Passage –
What is ‘Gen V Cyber Security’?

You may have talk about the idea that we are now entering a ‘fifth generation’, or ‘Gen V’, of cyber security. You may have wondered what that means, what the previous four generations were and which generation of attacks your organisation’s current security practices are sufficient to defend against.

The ‘Gen V’ idea comes from a presentation delivered by Gil Shwed, founder and CEO of Israeli security company Check Point Software, back at the start of 2018, which was followed by a report and white paper. Shwed argued that the unprecedentedly damaging WannaCry and NotPetya attacks of 2017—which primarily targeted the NHS and Ukraine, respectively—were not one-offs or ‘thousand-year floods’. Instead, they were the opening salvoes of the next generation of cyber threats.

What were the last four generations? Per Shwed, Gen I (late 1980s) refers to attacks against stand-alone PCs. Gen II (mid-1990s) added the risk of attacks from the Internet. Gen III (early 2000s) introduced the exploitation of vulnerabilities found in Internet-connected applications. Gen IV (2010–2017) saw cybercriminals respond to the development of better malware detection methods with polymorphic malware—that is, malware which tries to hide itself from automated detection tools, perhaps inside a Word document or by obfuscating its code.

Fending off each generation’s threats require an expanding toolset. An anti-virus was enough in Gen I, a firewall in Gen II and an intrusion prevention system (IPS) in Gen III, but by Gen IV anything less than sandboxing and anti-bot protections would leave your systems vulnerable. As you might expect, the proportion of businesses with the relevant protections decreases with each subsequent generation—Shwed claims that 100% of the 443 surveyed had anti-virus software installed, whilst only 7% implemented sandboxing.*

What is Gen V? This is the era of the large scale and multi-vector ‘mega attack’, incorporating ‘state-sponsored technologies’ and covering multiple countries and industries. How can you defend yourself against these threats? As Shwed suggests, the solution is ‘real-time threat prevention technologies’ across all devices and systems paired with robust threat intelligence and ‘the best security technologies’.

Problem set –
1 - From the passage on Gen V cyber security, extract the stretch from "What is ‘Gen" through "to defend against.".
2 - In the passage on Gen V cyber security, what risk does Gen II add?
3 - Continue the passage on Gen V cyber security after its final sentence.

Extracted data –
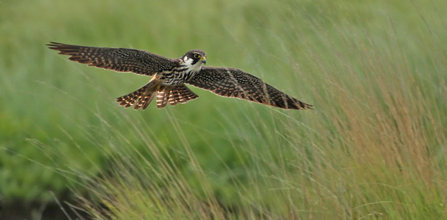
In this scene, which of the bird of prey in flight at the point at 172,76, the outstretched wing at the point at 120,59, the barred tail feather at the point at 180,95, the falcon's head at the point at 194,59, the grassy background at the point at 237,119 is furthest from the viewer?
the barred tail feather at the point at 180,95

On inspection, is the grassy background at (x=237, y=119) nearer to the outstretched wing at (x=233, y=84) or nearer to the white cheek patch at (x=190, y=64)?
the outstretched wing at (x=233, y=84)

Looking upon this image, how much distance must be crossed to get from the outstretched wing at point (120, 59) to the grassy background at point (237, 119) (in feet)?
0.92

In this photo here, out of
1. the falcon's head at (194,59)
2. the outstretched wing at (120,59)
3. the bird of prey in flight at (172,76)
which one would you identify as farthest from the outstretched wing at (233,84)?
the outstretched wing at (120,59)

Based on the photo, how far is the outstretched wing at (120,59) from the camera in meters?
3.20

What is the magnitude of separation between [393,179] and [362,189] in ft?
0.52

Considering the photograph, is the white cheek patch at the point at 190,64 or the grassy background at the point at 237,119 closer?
the grassy background at the point at 237,119

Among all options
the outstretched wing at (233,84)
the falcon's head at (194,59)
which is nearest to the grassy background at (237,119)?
the outstretched wing at (233,84)

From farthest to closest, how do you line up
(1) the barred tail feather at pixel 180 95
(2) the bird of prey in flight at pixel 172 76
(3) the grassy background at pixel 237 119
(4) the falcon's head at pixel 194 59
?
(1) the barred tail feather at pixel 180 95, (4) the falcon's head at pixel 194 59, (2) the bird of prey in flight at pixel 172 76, (3) the grassy background at pixel 237 119

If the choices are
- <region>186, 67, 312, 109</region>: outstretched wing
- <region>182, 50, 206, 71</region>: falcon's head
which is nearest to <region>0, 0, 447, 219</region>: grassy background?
<region>186, 67, 312, 109</region>: outstretched wing

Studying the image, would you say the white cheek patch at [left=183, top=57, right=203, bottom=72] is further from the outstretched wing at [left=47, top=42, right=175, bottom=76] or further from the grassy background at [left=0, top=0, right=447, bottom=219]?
the grassy background at [left=0, top=0, right=447, bottom=219]

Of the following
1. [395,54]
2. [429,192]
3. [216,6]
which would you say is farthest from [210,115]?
Result: [429,192]

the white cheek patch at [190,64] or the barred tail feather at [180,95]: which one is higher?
the white cheek patch at [190,64]

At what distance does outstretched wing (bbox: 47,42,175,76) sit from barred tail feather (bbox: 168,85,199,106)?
359 millimetres

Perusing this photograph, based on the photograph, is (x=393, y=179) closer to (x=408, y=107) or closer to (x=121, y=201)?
(x=408, y=107)
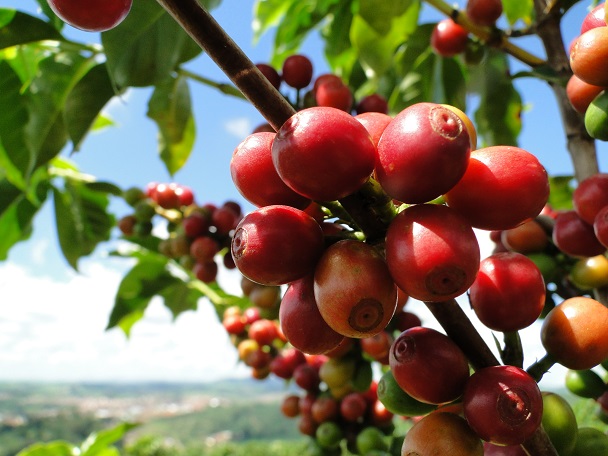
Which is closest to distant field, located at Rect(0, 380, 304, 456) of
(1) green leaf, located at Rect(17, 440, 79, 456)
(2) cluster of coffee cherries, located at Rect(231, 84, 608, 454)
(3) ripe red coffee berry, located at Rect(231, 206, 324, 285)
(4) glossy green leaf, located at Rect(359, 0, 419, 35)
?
(1) green leaf, located at Rect(17, 440, 79, 456)

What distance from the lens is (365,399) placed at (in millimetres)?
2074

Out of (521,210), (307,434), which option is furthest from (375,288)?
(307,434)

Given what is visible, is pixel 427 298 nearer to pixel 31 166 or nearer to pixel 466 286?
pixel 466 286

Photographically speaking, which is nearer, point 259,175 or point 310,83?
point 259,175

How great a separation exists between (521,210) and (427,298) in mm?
198

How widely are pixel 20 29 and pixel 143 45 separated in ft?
2.38

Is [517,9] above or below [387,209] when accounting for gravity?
above

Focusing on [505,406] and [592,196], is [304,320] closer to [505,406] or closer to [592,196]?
[505,406]

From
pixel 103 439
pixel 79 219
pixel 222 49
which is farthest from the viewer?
pixel 103 439

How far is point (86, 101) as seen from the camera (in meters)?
1.88

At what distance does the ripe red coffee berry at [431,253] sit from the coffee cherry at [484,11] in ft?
4.31

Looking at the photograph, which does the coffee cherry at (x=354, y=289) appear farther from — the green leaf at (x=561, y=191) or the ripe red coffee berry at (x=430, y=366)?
the green leaf at (x=561, y=191)

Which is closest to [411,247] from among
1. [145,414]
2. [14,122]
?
[14,122]

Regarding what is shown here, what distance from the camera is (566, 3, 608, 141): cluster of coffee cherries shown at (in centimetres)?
95
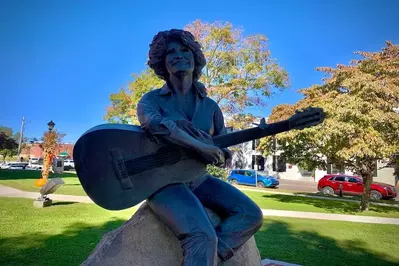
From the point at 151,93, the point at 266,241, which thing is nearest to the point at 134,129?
the point at 151,93

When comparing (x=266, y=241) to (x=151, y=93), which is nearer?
(x=151, y=93)

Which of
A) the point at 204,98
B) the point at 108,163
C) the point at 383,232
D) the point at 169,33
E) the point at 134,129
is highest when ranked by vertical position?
the point at 169,33

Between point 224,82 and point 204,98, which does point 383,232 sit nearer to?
point 204,98

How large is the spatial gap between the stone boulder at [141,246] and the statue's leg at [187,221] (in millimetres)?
183

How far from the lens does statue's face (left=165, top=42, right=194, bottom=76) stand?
2.51 metres

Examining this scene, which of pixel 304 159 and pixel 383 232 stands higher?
pixel 304 159

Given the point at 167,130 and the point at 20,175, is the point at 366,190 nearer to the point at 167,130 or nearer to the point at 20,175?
the point at 167,130

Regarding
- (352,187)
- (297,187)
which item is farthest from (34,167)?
(352,187)

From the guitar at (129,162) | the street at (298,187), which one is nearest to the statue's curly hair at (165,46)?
the guitar at (129,162)

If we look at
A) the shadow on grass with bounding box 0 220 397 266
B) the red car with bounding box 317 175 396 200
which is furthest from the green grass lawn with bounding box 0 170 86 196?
the red car with bounding box 317 175 396 200

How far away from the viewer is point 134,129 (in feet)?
7.71

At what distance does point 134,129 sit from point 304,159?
1264 centimetres

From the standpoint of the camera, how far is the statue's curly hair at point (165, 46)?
2.54 m

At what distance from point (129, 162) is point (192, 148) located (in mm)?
467
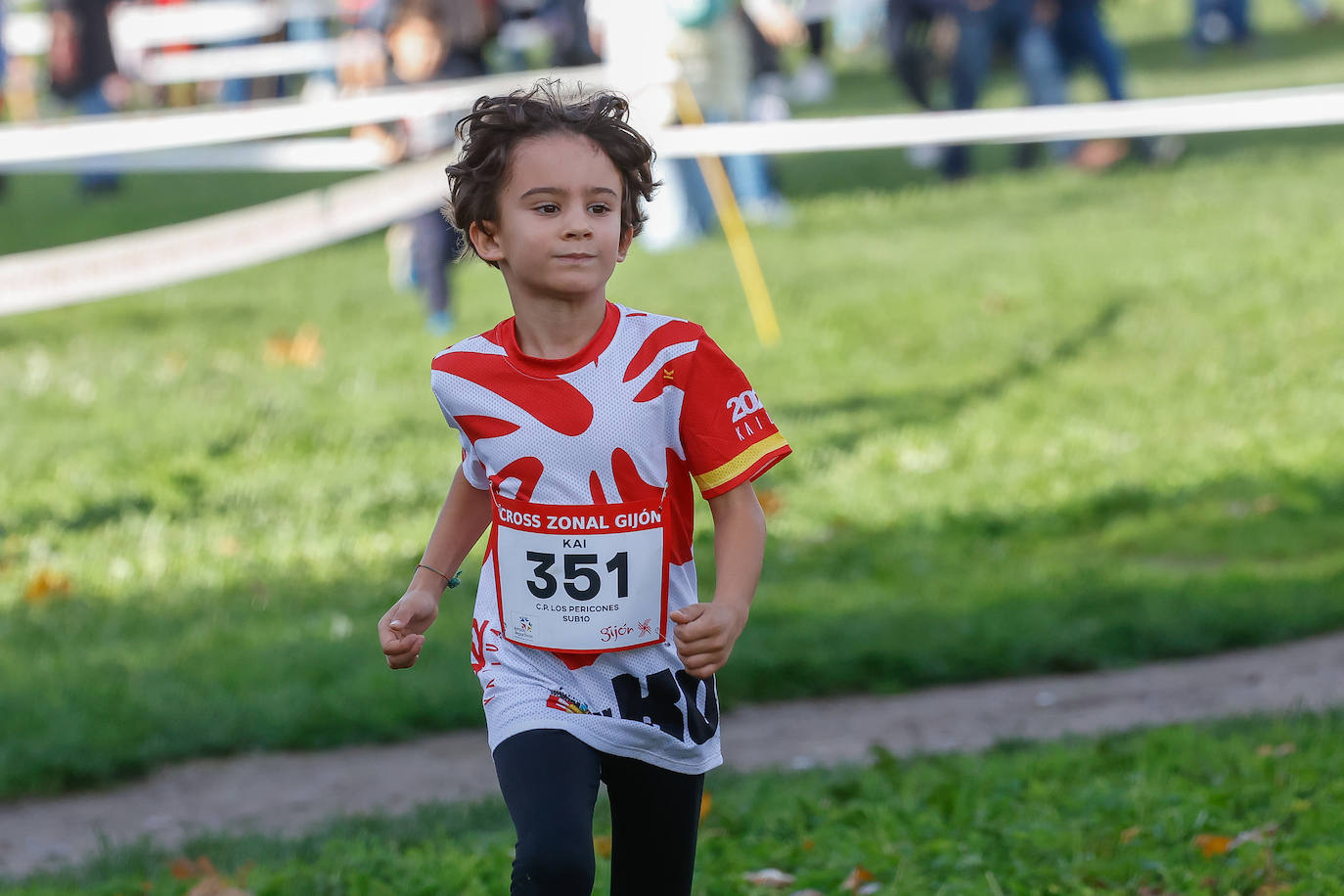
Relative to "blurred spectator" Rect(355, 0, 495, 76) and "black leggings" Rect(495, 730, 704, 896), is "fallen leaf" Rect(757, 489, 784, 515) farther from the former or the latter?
"black leggings" Rect(495, 730, 704, 896)

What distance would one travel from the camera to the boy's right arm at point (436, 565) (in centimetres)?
276

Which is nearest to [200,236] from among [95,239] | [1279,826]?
[1279,826]

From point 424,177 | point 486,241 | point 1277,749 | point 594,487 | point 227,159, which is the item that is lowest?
point 1277,749

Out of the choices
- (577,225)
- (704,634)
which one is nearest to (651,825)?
(704,634)

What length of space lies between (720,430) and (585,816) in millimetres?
621

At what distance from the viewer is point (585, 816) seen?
2623 mm

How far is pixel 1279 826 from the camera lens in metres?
3.91

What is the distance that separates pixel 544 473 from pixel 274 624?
372 centimetres

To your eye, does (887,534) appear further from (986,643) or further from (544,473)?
(544,473)

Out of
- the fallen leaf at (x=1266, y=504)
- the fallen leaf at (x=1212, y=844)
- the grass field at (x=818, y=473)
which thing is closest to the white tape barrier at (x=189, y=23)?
the grass field at (x=818, y=473)

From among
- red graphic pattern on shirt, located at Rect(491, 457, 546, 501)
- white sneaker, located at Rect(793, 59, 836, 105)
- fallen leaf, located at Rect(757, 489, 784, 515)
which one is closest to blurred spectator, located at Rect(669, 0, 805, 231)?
fallen leaf, located at Rect(757, 489, 784, 515)

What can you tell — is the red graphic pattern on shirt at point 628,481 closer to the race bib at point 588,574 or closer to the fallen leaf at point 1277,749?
the race bib at point 588,574

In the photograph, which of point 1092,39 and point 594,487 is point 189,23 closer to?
point 1092,39

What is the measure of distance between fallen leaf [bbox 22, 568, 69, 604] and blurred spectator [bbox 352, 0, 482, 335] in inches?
156
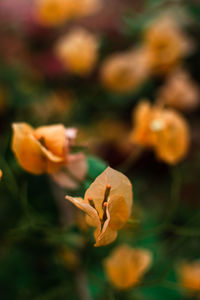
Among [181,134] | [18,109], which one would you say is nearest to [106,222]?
[181,134]

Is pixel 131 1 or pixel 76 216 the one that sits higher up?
pixel 131 1

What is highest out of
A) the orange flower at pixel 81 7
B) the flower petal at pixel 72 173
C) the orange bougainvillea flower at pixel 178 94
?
the orange flower at pixel 81 7

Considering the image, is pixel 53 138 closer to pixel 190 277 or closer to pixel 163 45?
pixel 190 277

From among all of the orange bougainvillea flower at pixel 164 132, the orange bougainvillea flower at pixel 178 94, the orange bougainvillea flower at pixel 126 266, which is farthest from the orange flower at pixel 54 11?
the orange bougainvillea flower at pixel 126 266

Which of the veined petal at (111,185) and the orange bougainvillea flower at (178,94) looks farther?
the orange bougainvillea flower at (178,94)

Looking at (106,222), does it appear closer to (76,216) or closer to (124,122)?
(76,216)

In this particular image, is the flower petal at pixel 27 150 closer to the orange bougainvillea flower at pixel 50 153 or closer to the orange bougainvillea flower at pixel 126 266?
the orange bougainvillea flower at pixel 50 153
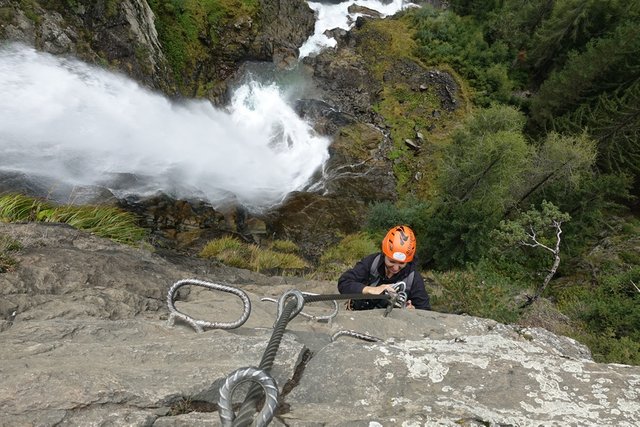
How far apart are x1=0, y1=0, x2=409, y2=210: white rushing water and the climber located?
7907 mm

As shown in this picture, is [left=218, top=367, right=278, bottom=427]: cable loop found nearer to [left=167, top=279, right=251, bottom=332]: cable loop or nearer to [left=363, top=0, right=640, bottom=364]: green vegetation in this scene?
[left=167, top=279, right=251, bottom=332]: cable loop

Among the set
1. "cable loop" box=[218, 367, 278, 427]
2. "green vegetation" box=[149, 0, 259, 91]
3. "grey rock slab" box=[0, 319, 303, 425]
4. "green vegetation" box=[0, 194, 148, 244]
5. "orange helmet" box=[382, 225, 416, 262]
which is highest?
"green vegetation" box=[149, 0, 259, 91]

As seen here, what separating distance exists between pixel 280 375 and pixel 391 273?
2.66 metres

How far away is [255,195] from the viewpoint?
14.9 meters

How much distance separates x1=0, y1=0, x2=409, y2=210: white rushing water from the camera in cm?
1001

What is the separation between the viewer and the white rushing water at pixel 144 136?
1003cm

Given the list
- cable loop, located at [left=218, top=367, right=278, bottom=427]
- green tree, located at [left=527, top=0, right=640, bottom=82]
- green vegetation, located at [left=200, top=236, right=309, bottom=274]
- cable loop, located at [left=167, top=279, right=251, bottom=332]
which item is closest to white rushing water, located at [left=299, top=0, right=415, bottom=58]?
green tree, located at [left=527, top=0, right=640, bottom=82]

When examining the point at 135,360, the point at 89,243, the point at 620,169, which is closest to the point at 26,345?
the point at 135,360

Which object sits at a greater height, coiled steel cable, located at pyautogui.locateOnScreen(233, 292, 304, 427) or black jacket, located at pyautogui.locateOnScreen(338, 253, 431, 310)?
black jacket, located at pyautogui.locateOnScreen(338, 253, 431, 310)

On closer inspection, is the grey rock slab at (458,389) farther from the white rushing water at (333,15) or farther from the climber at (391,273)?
the white rushing water at (333,15)

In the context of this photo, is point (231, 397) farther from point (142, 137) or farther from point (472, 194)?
point (142, 137)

Responses for each task –
1 -
What is ‘Gen V Cyber Security’?

You may have talk about the idea that we are now entering a ‘fifth generation’, or ‘Gen V’, of cyber security. You may have wondered what that means, what the previous four generations were and which generation of attacks your organisation’s current security practices are sufficient to defend against.

2 - Gen II adds the risk of attacks from the Internet.

3 -
Mitigate offer a range of tools to fulfil these roles, from our automated Safeguard vulnerability scans to Mitigate, which allows you to track levels of internal risk across your organisation, respond to threats in real-time and which is powered by advanced threat intelligence and research conducted with the Academic Centre of Excellence in Cyber Security Research at Lancaster University, where we are based.

What if you are an SME—surely these kinds of massive-scale attacks are just for major firms and governments to worry about? Unfortunately, this view is naive. Even if you are not targeted specifically, in these attacks collateral damage is inevitable. Your complacence could even put others are risk—the NotPetya attackers gained access to the systems of giants such as Maersk by first comprising accounting software produced by a small Ukrainian firm. If you are part of someone else’s supply chain, you are now just as much of a target as they are, and have just as much need to start building a ‘small army of security technologies’ now.

* However, in the subsequent white paper the figures are given as 82% and 21%, respectively. There are other issues with the figures in the paper, such as the claim that 97% of surveyed businesses have a firewall, anti-virus and IPS in place, but 95% have the first two only, which suggests that either 2% of businesses somehow have a firewall, anti-virus and IPS whilst also not having a firewall and anti-virus, or these two groups represent 192% of the sample. Checkpoint Software did not respond to a request for clarification.